#### YOUR TASK:
Write out the entries below exactly, starting at the first line and stopping after the line that contains "<title>Kali Linux Package"; skip all pictures.

#### DATA LISTING:
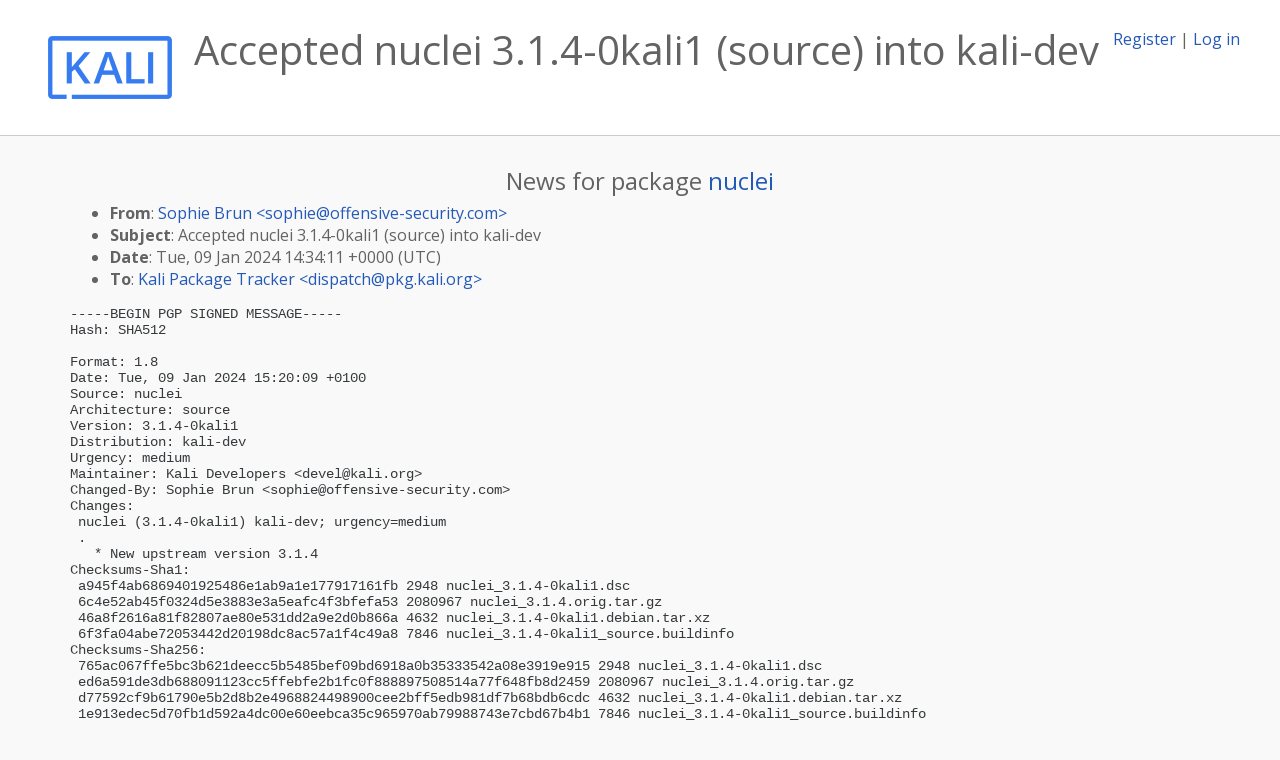

--- FILE ---
content_type: text/html; charset=utf-8
request_url: https://pkg.kali.org/news/568876/accepted-nuclei-314-0kali1-source-into-kali-dev/
body_size: 3243
content:

<!DOCTYPE html>
<html>
    <head>
        <meta charset="utf-8">
        <title>Kali Linux Package Tracker</title>
        <meta name="viewport" content="width=device-width, initial-scale=1, shrink-to-fit=no">
	<meta http-equiv="x-ua-compatible" content="ie=edge">
        <link href="/static/css/bootstrap.min.css" rel="stylesheet" media="screen">
        <link href="/static/css/octicons.css" rel="stylesheet" media="screen">
        <link href="/static/css/style.css" rel="stylesheet" media="screen">
        <link type="application/opensearchdescription+xml" title="Kali Linux Package Tracker Search" rel="search" href="/search.xml"/>
        <link href="/static/css/kali.css" rel="stylesheet" media="screen">

        
        
    </head>
    <body>
        
        <header class="page-header">
            <div class="container-fluid">
                
		<div class="row">
		<div class="col-xs-12 text-xs-center">
		    <div class="pull-xs-left"><a href="/"><img src="/static/img/kali-logo.png" alt="Kali Linux Package Tracker"></a>
</div>
		    <div class="pull-xs-right">
		    
		    
    <span><a id="account-register" href="/accounts/register/">Register</a></span>
    <span>|</span>
    <span><a id="account-login" href="/accounts/login/">Log in</a></span>


		    
		    </div>
		    
    <h1>Accepted nuclei 3.1.4-0kali1 (source) into kali-dev</h1>

		</div>
		</div>
                
            </div>
        </header>
        

	
        <div class="container">
            
<h4 class="text-xs-center">News for package <a href="/pkg/nuclei">nuclei</a></h4>
<div class="row">
    
    <ul class="email-news-headers">

<li><b>From</b>: 
    
        
            
            <a href="/cdn-cgi/l/email-protection#5c2f332c3435391c333a3a39322f352a39712f393f292e352825723f3331" target="_blank">Sophie Brun &lt;<span class="__cf_email__" data-cfemail="ff8c908f97969abf9099999a918c96899ad28c9a9c8a8d968b86d19c9092">[email&#160;protected]</span>&gt;</a>
        
    
</li>

<li><b>Subject</b>: 
    
        Accepted nuclei 3.1.4-0kali1 (source) into kali-dev
    
</li>

<li><b>Date</b>: 
    
        Tue, 09 Jan 2024 14:34:11 +0000 (UTC)
    
</li>

<li><b>To</b>: 
    
        
            
            <a href="/cdn-cgi/l/email-protection#87e3eef4f7e6f3e4efc7f7ece0a9ece6ebeea9e8f5e0" target="_blank">Kali Package Tracker &lt;<span class="__cf_email__" data-cfemail="7c18150f0c1d081f143c0c171b52171d101552130e1b">[email&#160;protected]</span>&gt;</a>
        
    
</li>


</ul>

<div class="email-news-body">
	<pre>-----BEGIN PGP SIGNED MESSAGE-----
Hash: SHA512

Format: 1.8
Date: Tue, 09 Jan 2024 15:20:09 +0100
Source: nuclei
Architecture: source
Version: 3.1.4-0kali1
Distribution: kali-dev
Urgency: medium
Maintainer: Kali Developers &lt;<a href="/cdn-cgi/l/email-protection" class="__cf_email__" data-cfemail="385c5d4e5d54785359545116574a5f">[email&#160;protected]</a>&gt;
Changed-By: Sophie Brun &lt;<a href="/cdn-cgi/l/email-protection" class="__cf_email__" data-cfemail="98ebf7e8f0f1fdd8f7fefefdf6ebf1eefdb5ebfdfbedeaf1ece1b6fbf7f5">[email&#160;protected]</a>&gt;
Changes:
 nuclei (3.1.4-0kali1) kali-dev; urgency=medium
 .
   * New upstream version 3.1.4
Checksums-Sha1:
 a945f4ab6869401925486e1ab9a1e177917161fb 2948 nuclei_3.1.4-0kali1.dsc
 6c4e52ab45f0324d5e3883e3a5eafc4f3bfefa53 2080967 nuclei_3.1.4.orig.tar.gz
 46a8f2616a81f82807ae80e531dd2a9e2d0b866a 4632 nuclei_3.1.4-0kali1.debian.tar.xz
 6f3fa04abe72053442d20198dc8ac57a1f4c49a8 7846 nuclei_3.1.4-0kali1_source.buildinfo
Checksums-Sha256:
 765ac067ffe5bc3b621deecc5b5485bef09bd6918a0b35333542a08e3919e915 2948 nuclei_3.1.4-0kali1.dsc
 ed6a591de3db688091123cc5ffebfe2b1fc0f888897508514a77f648fb8d2459 2080967 nuclei_3.1.4.orig.tar.gz
 d77592cf9b61790e5b2d8b2e4968824498900cee2bff5edb981df7b68bdb6cdc 4632 nuclei_3.1.4-0kali1.debian.tar.xz
 1e913edec5d70fb1d592a4dc00e60eebca35c965970ab79988743e7cbd67b4b1 7846 nuclei_3.1.4-0kali1_source.buildinfo
Files:
 3ea722ac200b7fabf2ed7bfa994e2ca8 2948 golang optional nuclei_3.1.4-0kali1.dsc
 141cb17caeab04378d44bce957e9669f 2080967 golang optional nuclei_3.1.4.orig.tar.gz
 f339e0cf060f7a99e81c3357e0b3d713 4632 golang optional nuclei_3.1.4-0kali1.debian.tar.xz
 748a6c170b4906b88d8ad80b8c1b0594 7846 golang optional nuclei_3.1.4-0kali1_source.buildinfo

-----BEGIN PGP SIGNATURE-----
Comment: Signed by Sophie Brun

iQIzBAEBCgAdFiEEOyG45orlwW+H9TItV5J4OyBv7jAFAmWdV5AACgkQV5J4OyBv
7jADxxAApcEtkim1+twSFxSFQalGMqZ/HTF1VM28TJW9G6jeDDIO4+aongMFWnoe
xI1D/B13GZxg38mAJFOOa3zcHSTQqSQ0R6u8sGorzM8iuzsbuCZhZTP46JXkgeu1
pSplKVFNs7fGG1sctldzXI+LP0AKRq3t3ijmnKKJt/FbIljEoQJGA3CUxaNX0gGk
iqgeUzepzgRrByAN70cyfj+fEwa8JEWefWRdUt7RFbnDteEypHVKpyOdgyrLGQq+
+xsFBWLNUQEpbe3NcHxVvlY1zCQvdgMGPNHs7RSrfNUp/+DQTq6at4FFBfaCIKVw
vzyI1pF1ra6TmvSTmlpBrfmue4ZPO4j+Zm+XMM8cD5fymKxwr4A0GAkRVYjWqZ74
G5qnYhMejMSm0qwJww3xJc77seneHmauIo+DqhWZcIE0grJb9UKveQCuQ6hsoNX2
udROH4mvtg3g4x7Jl06DpjikJEoaaBnY94dxcZmSrcDP1ak4RoZMmKkFnAmJ2Kyu
/7UXmouGBwkApyoqfCe2nZPTtyrApXhglWOD9YuOBjOZIBsB0I09vYH20Jg59u2f
QT1SJtEwtbgaYBu1xauEVtAmUmQ6QCwTrl1bP2NaZgD0xjn6GQQUo37l9iSB7g4v
GUxu1Man9Won0tLXP4JjmTGGC/Zw1bOKfhz9P4z5f98vyFoKTMU=
=WtOP
-----END PGP SIGNATURE-----

-- 
More information about nuclei: <a href="http://pkg.kali.org/pkg/nuclei">http://pkg.kali.org/pkg/nuclei</a>
</pre>
</div>

    
</div>

        </div>
	

        <footer id="footer" class="footer">
            <hr>
            <div class="container-fluid">
                <div class="text-xs-center p-b-1">
                    
                    <div id="footer-title"><a href="https://www.kali.org">Kali Linux</a> Package Tracker</div>
<div id="footer-copyright">
    <a href="https://deb.li/DTAuthors">Copyright</a> 2013-2025 The Distro Tracker Developers
</div>
<div id="footer-repository">
    <a href="https://qa.pages.debian.net/distro-tracker/">Documentation</a> —
    <a href="https://salsa.debian.org/qa/distro-tracker/issues">Bugs</a> —
    <a href="https://salsa.debian.org/qa/distro-tracker">Git Repository</a> —
    <a href="https://qa.pages.debian.net/distro-tracker/contributing.html">Contributing</a>
</div>

                    
                </div>
            </div>
        </footer>

        <script data-cfasync="false" src="/cdn-cgi/scripts/5c5dd728/cloudflare-static/email-decode.min.js"></script><script src="/static/js/jquery.min.js"></script>
        <script src="/static/js/jquery.cookie.js"></script>
        <script src="/static/js/tether.min.js"></script>
        <script src="/static/js/popper.min.js"></script>
        <script src="/static/js/bootstrap.min.js"></script>
        <script src="/static/js/typeahead.bundle.min.js"></script>
        <script src="/static/js/main.js"></script>
        
    <script>(function(){function c(){var b=a.contentDocument||a.contentWindow.document;if(b){var d=b.createElement('script');d.innerHTML="window.__CF$cv$params={r:'9c24b612ecb9f162',t:'MTc2OTE0NDI1Ni4wMDAwMDA='};var a=document.createElement('script');a.nonce='';a.src='/cdn-cgi/challenge-platform/scripts/jsd/main.js';document.getElementsByTagName('head')[0].appendChild(a);";b.getElementsByTagName('head')[0].appendChild(d)}}if(document.body){var a=document.createElement('iframe');a.height=1;a.width=1;a.style.position='absolute';a.style.top=0;a.style.left=0;a.style.border='none';a.style.visibility='hidden';document.body.appendChild(a);if('loading'!==document.readyState)c();else if(window.addEventListener)document.addEventListener('DOMContentLoaded',c);else{var e=document.onreadystatechange||function(){};document.onreadystatechange=function(b){e(b);'loading'!==document.readyState&&(document.onreadystatechange=e,c())}}}})();</script></body>
</html>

#### RESPONSE AREA:
--- FILE ---
content_type: text/html; charset=utf-8
request_url: https://pkg.kali.org/news/568876/accepted-nuclei-314-0kali1-source-into-kali-dev/
body_size: 3243
content:

<!DOCTYPE html>
<html>
    <head>
        <meta charset="utf-8">
        <title>Kali Linux Package Tracker</title>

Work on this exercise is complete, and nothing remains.